Neuroimaging Dataset

Overview

The MRI component of BAARD leverages data from the OPTIMUM dataset and includes the following modalities:

• Structural MRI (T1-weighted)
  
  
• Resting-state functional MRI (rs-fMRI)
  
  
• Diffusion-weighted imaging (DWI)

Only baseline scans were used for training and modeling purposes. Features from these scans were extracted and aligned with clinical data using a shared record_id key. These features contribute to downstream modeling of treatment response and biotyping.

Processing Pipeline

Baseline OPTIMUM scans were processed using the HCP-ABCD pipeline. Freesurfer outputs from this were used to extract anatomical statistics. Functional scans were also processed via the ABCD pipeline, followed by denoising with XCP. The denoised outputs (TSVs) used Schaefer-156 parcellation and were processed into ROI-to-ROI and network-level connectivity matrices. Diffusion scans were preprocessed with QSIPREP, and tractography was performed using probabilistic methods.

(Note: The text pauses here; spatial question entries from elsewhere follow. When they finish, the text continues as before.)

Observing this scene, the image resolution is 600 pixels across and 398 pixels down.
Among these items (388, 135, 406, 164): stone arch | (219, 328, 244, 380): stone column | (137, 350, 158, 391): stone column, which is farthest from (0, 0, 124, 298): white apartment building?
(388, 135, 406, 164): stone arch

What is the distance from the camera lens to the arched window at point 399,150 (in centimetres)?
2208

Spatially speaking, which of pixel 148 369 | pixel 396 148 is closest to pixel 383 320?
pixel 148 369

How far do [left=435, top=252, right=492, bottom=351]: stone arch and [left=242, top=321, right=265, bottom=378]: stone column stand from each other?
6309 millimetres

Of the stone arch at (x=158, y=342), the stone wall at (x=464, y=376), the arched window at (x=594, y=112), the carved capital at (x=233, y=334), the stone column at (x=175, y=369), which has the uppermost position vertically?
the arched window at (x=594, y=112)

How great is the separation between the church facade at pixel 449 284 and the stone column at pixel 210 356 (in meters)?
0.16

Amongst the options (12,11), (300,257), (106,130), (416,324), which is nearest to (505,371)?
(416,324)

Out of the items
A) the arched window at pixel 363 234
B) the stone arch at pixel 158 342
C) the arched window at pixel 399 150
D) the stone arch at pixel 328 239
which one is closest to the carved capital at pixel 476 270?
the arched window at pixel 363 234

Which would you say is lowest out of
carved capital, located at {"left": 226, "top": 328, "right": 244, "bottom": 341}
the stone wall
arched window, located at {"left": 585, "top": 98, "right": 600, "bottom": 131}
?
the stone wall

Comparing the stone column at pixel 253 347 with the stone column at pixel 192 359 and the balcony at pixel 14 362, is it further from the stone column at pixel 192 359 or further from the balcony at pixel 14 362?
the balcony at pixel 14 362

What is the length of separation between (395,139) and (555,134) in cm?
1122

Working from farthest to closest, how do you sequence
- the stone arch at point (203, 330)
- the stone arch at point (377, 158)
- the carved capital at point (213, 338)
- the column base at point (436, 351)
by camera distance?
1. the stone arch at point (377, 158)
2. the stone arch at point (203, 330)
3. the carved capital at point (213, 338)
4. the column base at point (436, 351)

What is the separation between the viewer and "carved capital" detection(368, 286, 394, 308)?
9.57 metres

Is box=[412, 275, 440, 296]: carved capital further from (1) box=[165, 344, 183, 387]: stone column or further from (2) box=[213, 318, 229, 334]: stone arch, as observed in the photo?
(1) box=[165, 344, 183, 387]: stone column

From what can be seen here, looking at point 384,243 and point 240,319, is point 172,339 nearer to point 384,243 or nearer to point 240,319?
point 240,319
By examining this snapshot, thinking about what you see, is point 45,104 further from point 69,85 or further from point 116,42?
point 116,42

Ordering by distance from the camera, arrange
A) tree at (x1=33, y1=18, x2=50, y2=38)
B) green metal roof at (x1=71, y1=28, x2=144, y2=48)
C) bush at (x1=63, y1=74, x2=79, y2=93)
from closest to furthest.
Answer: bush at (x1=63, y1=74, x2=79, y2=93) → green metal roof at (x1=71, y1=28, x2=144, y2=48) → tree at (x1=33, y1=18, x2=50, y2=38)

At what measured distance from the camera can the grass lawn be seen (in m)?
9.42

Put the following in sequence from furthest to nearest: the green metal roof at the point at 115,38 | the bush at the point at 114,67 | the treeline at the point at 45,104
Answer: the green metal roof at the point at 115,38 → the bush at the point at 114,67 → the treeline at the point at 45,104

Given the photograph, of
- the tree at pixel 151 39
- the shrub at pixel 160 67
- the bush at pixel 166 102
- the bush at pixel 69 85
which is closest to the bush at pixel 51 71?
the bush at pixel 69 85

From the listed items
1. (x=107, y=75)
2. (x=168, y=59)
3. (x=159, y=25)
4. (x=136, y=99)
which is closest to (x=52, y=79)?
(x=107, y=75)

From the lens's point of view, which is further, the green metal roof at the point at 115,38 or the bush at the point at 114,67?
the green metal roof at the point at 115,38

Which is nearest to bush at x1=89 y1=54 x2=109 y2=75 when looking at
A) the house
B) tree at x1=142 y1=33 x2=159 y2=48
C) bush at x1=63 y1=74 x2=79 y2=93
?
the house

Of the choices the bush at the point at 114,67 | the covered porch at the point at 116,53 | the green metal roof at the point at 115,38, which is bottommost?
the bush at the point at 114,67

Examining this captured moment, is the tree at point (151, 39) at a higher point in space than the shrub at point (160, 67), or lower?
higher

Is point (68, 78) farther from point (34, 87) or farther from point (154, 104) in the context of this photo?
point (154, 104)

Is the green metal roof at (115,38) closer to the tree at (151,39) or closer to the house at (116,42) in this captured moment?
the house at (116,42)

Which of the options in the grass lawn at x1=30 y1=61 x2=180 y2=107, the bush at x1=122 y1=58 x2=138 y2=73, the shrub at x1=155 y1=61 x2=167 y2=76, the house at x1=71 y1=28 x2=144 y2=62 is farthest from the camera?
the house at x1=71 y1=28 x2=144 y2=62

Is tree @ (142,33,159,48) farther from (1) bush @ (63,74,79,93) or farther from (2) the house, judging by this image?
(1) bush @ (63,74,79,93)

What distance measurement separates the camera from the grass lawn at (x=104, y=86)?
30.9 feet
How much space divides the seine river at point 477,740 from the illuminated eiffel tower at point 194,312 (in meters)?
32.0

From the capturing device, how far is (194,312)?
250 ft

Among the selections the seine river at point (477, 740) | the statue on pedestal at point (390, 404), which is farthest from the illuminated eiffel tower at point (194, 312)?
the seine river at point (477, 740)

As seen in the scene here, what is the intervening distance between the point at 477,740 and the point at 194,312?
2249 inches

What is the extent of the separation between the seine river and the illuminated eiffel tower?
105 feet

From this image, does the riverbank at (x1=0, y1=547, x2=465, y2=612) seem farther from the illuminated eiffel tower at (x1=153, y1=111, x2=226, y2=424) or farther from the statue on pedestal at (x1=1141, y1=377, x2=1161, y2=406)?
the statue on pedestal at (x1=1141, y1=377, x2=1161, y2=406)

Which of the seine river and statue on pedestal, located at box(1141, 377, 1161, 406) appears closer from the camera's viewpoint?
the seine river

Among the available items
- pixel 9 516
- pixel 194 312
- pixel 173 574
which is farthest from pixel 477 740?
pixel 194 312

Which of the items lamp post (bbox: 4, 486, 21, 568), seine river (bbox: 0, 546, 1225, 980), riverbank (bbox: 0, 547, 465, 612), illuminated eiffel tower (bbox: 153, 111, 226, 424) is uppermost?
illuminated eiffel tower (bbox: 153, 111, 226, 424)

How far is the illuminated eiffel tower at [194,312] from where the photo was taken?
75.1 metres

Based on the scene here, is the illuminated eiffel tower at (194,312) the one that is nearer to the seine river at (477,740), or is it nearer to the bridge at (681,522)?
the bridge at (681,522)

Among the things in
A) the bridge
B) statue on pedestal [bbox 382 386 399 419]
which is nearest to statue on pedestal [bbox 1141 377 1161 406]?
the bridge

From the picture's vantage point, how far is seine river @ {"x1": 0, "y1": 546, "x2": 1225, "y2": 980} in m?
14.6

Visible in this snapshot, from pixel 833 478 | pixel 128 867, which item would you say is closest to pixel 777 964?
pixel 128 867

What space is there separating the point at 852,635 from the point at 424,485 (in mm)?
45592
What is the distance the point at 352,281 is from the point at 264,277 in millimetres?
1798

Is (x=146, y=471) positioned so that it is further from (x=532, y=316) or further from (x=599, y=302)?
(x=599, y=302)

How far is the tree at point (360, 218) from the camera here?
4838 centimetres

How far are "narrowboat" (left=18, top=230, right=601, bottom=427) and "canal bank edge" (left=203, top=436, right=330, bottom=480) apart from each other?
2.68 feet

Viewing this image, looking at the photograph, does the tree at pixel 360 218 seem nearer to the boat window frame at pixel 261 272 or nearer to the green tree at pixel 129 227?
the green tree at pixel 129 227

All code used for the processing pipeline will be committed to the BAARD github repository. For more information or detailed breakdown of the processing pipeline please e-mail Hassan.Abdulrasul@camh.ca

Path to outputs

Each modality directory contains:

• A raw/ subfolder: cleaned and complete columns processed data.
  
  
• A processed/ subfolder: data aligned with clinical IDs (record_id), cleaned, and formatted for integration with the master sheet. Moreover, selected columns are used.

Processed Outputs

Structural MRI (sMRI) :

The sMRI dataset consists of FreeSurfer-derived metrics, quality control indicators, and corrected regional brain measurements for each participant at baseline. The processed data to use is OPT_baseline_selected_thickness.csv

Key Columns Include:

• record_id: Participant identifier
  
  
• mr_date: MRI acquisition date
  
  
• QC: Quality flag (1 = pass, 2 = noisy, 3 = fail)
  
  
• QC_SurfaceHoles: Mesh integrity indicator
  
  

Features Include:

• Global cortical thickness (e.g., lh_MeanThickness_thickness, total_meanthickness)
• Cortical thickness for Desikan-Killiany atlas regions
  Subcortical volumes normalized by eTIV and converted to liters
  (e.g., Left.Caudate_etiv = (Caudate / eTIV) * 1000)

Processed file location:
/external/rprshnas01/netdata_kcni/dflab/data/BAARD/mri/smri/processed

Functional MRI (fMRI) :

The fMRI dataset includes resting-state functional connectivity metrics derived from the OPTIMUM Neuro baseline data. Processing was conducted using the ABCD pipeline, followed by denoising with XCP, and connectivity metrics were extracted using the Schaefer 100-parcel atlas, along with subcortical and cerebellar ROIs.

 Output Files

Network-level connectivity: Average within- and between-network functional connectivity across 7 canonical brain networks (e.g., DMN, Control, Salience, Visual).File: OPT_baseline_connectivity_Network_Connectivity.csvNumber of features: 29 (includes record_id)

ROI-to-ROI matrix: Full pairwise connectivity matrix across Schaefer regions and additional subcortical/cerebellar ROIs. File: OPT_baseline_connectivity_Processed_Connectivity.csvNumber of features: 12091 (includes record_id)

Processed file location:
/external/rprshnas01/netdata_kcni/dflab/data/BAARD/mri/fmri/processed

MRI Data Dictionary

A full MRI data dictionary — including descriptions of parcellation variables, QC flags — is maintained in markdown and .txt format. These will be converted into human-readable HTML or CSV and integrated into Confluence once the formatting space is finalized.

Attached Here:

BAARD_structural_mri_dictionary.mdBAARD_connectivity_dictionary.md

MRI Quality Control (QC) Summary

QC was based on a standardized visual inspection protocol used across the Kimel and TIGR Lab. These criteria are consistent with established best practices for assessing ABCD pipeline outputs. Following this resting-state data were processed through the ABCD pipeline and denoised using XCP.

XCP QC Checks:

Participants with excessive head motion or corrupted outputs were automatically excluded during processing. If XCP failed to produce connectivity estimates, this indicates insufficient signal and/or excessive noise.

Correlation calculations.

Pairwise ROI-to-ROI correlation matrices and within-network connectivity scores were extracted per participant, this was performed using a python script (link to github here when ready).

A post-hoc filtering step was applied:
Participants with all-zero or near-zero correlation values were flagged and filtered out.These cases typically reflect unusable data due to low signal or failed denoising.